蘇良辰不禁慨嘆天邊那瞬息萬變的云狗,在倏忽之間,變化萬端,一會如天上高飛的蒼鷹,一會卻如搖頭擺尾的巨龍,一會則像不斷狂吠的蒼狗……
古人常用天上的云來形容女人,可是,他們可曾知道,這天上的云用來形容喬司離更是恰當,相處這么久,她好像從沒有讀懂過他的心思。
可是正是這種未知的感覺,引得她一步步走進了他,又將他裝進心里。
蘇良辰閉上眼睛,好希望睜開眼睛,這一切都是一場夢,她還是以前與溫灝天四年同學的她,心里簡單的愛著溫灝天的她,而她寧愿意讓自己從未遇到過喬司離,他們素昧相見,就這樣,平平靜靜,應該比現在好多了。

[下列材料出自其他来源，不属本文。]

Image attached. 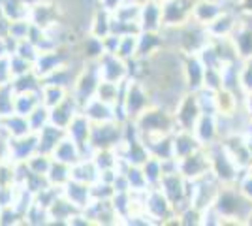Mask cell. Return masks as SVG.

蘇良辰心里天馬行空、不著痕跡地想著,一束斜陽射過,交錯在前方的一棵大樹繁茂的枝葉間,交匯成一個美麗的光圈,蘇良辰瞇了眸子,不禁微微一笑。
兜里的電話響了起來,應該是溫灝天打來的。
蘇良辰快步離開了公園,一會來到了筆直干凈的馬路上,她安靜的站在路邊,低著頭,認真地看著自己的腳尖,夕陽灑下來,將蘇良辰籠在一束光芒之中,照得她的額前發亮,連鬢角上細碎的發絲都清晰可見,幾根倔強的頭發在風中林立著,像是蘇良辰一樣,桀驁不馴。
蘇良辰出現在溫灝天的視野中,溫灝天唇角一彎,笑容在唇邊綻放……
蘇良辰還是如以前一樣,喜歡安靜,此刻,她立在路邊的樹蔭下,細密的陽光透過法桐那翠綠枝葉的間隙灑下來,落在她身上參差斑駁的影子,有風吹起,樹枝搖晃,蘇良辰身上光影也隨之搖晃,光芒閃爍中,溫灝天趕緊將車開到蘇良辰的身邊。